Riley’s tendency to reframe every nostos or nostalgia story as Odyssean becomes problematic in Chapter 12: ‘Doris Pilkington Garimara’s Follow the Rabbit-Proof Fence (1996)’. In the book, based closely on a true story, a band of mixed-race Indigenous Australian children have been separated from their families and isolated in the brutal conditions of a re-education camp. They escape and undertake a gruelling homecoming. It speaks to the enduring legacy of colonialism and racial injustice in Australia, a dark legacy that Riley outlines in uncompromising detail. Given this, however, it feels inappropriate to present Rabbit-Proof Fence as yet another reframing of the Odyssey without textual evidence. Surviving colonialism isn’t just a discursive retelling of an ancient Western narrative. A real strength of Riley’s book is the diverse range of case studies she has selected, but this one could have been handled more sensitively. Likewise, in Chapter 7, on Tamar Yellin’s short story ‘Return to Zion’ (2006), Riley notes that there is a ‘Jewish tradition of nostos’ (100) but does not reflect upon what this means for her ‘Ithacan’ interpretation of Yellin’s work.

Conversely, the stand-out chapter is Chapter 18, in which Riley explores the poetry of Seamus Heaney, demonstrating how the themes of nostalgia, katabasis and pietas ring out through his work like leitmotifs. Here, Riley is able to set aside Odyssean comparisons except where relevant. Rather, she notes, ‘Heaney’s late poetry … is permeated by the theme of nostalgic descent and expressive of a filial odyssey that has Aeneas rather than Telemachus as its direct paradigm’ (253). Chapters where Riley is able to identify more than a thematic link to Homer are also strong: chapters 1, 3, 6 and 19 do this well.

Each of Riley’s chapters is well presented, though the parts are definitely greater than the whole. There is no connection between individual chapters, and I found the six sections into which Riley breaks up her study to be fairly loose groupings.

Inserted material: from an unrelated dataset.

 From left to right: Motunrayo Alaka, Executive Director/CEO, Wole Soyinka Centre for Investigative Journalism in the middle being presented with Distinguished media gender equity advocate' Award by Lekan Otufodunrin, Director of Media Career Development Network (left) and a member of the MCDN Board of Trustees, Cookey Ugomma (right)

Riley makes minimalist use of scholarship, preferring to let the texts she is discussing speak for themselves. It works well for the kind of book she has written.

In Imagining Ithaca, Riley responds to her source texts sensitively and intelligently, and guides us through a dazzling number of intertexts. The book will be immensely useful to anyone studying any of the texts Riley has focussed on, or nostalgia more broadly. But because her discursive hook does not properly work to tie each case study together, Odysseus is somewhat lost at sea. That will, unfortunately, limit the book’s usefulness to classicists and classical receptionists.